### STATED EXERCISE
Convert the listing below into a Markdown table with the columns "Row" and "Line", giving each non-blank line of the listing its own numbered row.

### MATERIAL FOR THE TASK

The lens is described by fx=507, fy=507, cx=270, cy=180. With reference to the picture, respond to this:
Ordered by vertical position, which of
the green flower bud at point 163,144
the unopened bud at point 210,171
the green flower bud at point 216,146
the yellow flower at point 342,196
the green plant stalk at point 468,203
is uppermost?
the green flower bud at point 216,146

### THE RESPONSE
| Row | Line |
|---|---|
| 1 | The lens is described by fx=507, fy=507, cx=270, cy=180. With reference to the picture, respond to this: |
| 2 | Ordered by vertical position, which of |
| 3 | the green flower bud at point 163,144 |
| 4 | the unopened bud at point 210,171 |
| 5 | the green flower bud at point 216,146 |
| 6 | the yellow flower at point 342,196 |
| 7 | the green plant stalk at point 468,203 |
| 8 | is uppermost? |
| 9 | the green flower bud at point 216,146 |